# Text section start

It is believed a forthcoming announcement by the Chancellor George Osborne could see the amount of subsidy cut by up to a quarter – which would come as a relief to those fighting wind farm proposals but a blow to hopes of creating thousands of green energy jobs on the Humber, according to the industry’s trade body.

The industry had been consulted over a 10 per cent cut in Renewable Obligation Certificates (ROCs) for onshore wind but East Yorkshire Conservative MP Greg Knight, who is among MPs campaigning for the subsidy to be cut, believes the Government could go further than expected.

Mr Knight says the move will make some “marginal” onshore wind farms unviable and could even stop in their tracks those which have planning permission.

The trade body RenewableUK says this could see ambitions for the Humber scaled back.

Spokesman Adam Bell said: “It will have an impact on offshore – people don’t realise that a lot of money that goes into building offshore is coming from the development of onshore wind.

“Anyone looking to build a factory in the UK will look at this and ask if the Government will pull the rug from under this for political reasons. It is entirely possible that ambitions would have to be scaled back. It is entirely possible that everything we would want to see happen on the Humber won’t happen.”

Energy and Climate Change Secretary Ed Davey has said the Government has a “clear mandate” to invest heavily in on- and offshore wind.

Labour East Hull MP Karl Turner said the move was “another blow to the PM’s claim that this Government is the greenest government ever.”

“It is concerning the Chancellor is proposing yet more cuts that will undermine manufacturing and could see the end of many wind power sites,” he added. “The Government should be fully supporting the renewable industry as it attracts investment and creates much needed jobs.”

# Text section end

Problem set:
1. Reproduce the stretch of the wind subsidy article from "It is believed" through "have planning permission.".
2. Take the wind subsidy article further, starting after its final sentence.

# Source material start

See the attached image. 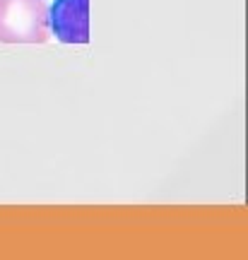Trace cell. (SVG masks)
<instances>
[{"label":"cell","mask_w":248,"mask_h":260,"mask_svg":"<svg viewBox=\"0 0 248 260\" xmlns=\"http://www.w3.org/2000/svg\"><path fill=\"white\" fill-rule=\"evenodd\" d=\"M48 29L63 44L89 41V0H55L48 8Z\"/></svg>","instance_id":"cell-2"},{"label":"cell","mask_w":248,"mask_h":260,"mask_svg":"<svg viewBox=\"0 0 248 260\" xmlns=\"http://www.w3.org/2000/svg\"><path fill=\"white\" fill-rule=\"evenodd\" d=\"M48 37L44 0H0V44H46Z\"/></svg>","instance_id":"cell-1"}]
</instances>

# Source material end

Answers for this exercise:
1.
It is believed a forthcoming announcement by the Chancellor George Osborne could see the amount of subsidy cut by up to a quarter – which would come as a relief to those fighting wind farm proposals but a blow to hopes of creating thousands of green energy jobs on the Humber, according to the industry’s trade body.

The industry had been consulted over a 10 per cent cut in Renewable Obligation Certificates (ROCs) for onshore wind but East Yorkshire Conservative MP Greg Knight, who is among MPs campaigning for the subsidy to be cut, believes the Government could go further than expected.

Mr Knight says the move will make some “marginal” onshore wind farms unviable and could even stop in their tracks those which have planning permission.

2.
A spokesman for German manufacturer Siemens, which wants to build a factory to assemble turbines and make the nacelle component in Hull, said: “Clearly everyone wants a stable investment environment. We have gone through our planning application and it has been accepted by Hull and we are still on track with our plans.”

There have been increasing concerns about the long lasting impact scores of wind turbines will have on the East Riding.

Mr Knight, who was among 100 Tory MPs who wrote to David Cameron urging him to cut subsidies for onshore wind, said: “The Chancellor appears to be an ally in that he is anxious to reduce the subsidy even further. We are a Coalition government, not a one party Government but it does appear the Liberal Democrats are prepared to move towards what I would call a common sense policy.

“Poorer members of society are disproportionately paying these subsidies because they are slapped on electricity bills so rich landowners can get a good return by allowing wind farms on their property.”

Mr Knight said subsidies were a “wasteful way of creating jobs”.

A Department of Energy and Climate Change spokesman said: “The Government remains committed to onshore wind as a cost effective and valuable part of the diverse energy mix we want in the UK. We have consulted on a proposal to reduce renewable obligation support for onshore wind by 10 per cent to 0.9 ROCs and the Government’s decision on subsidy levels for 2013-17 will be announced shortly.”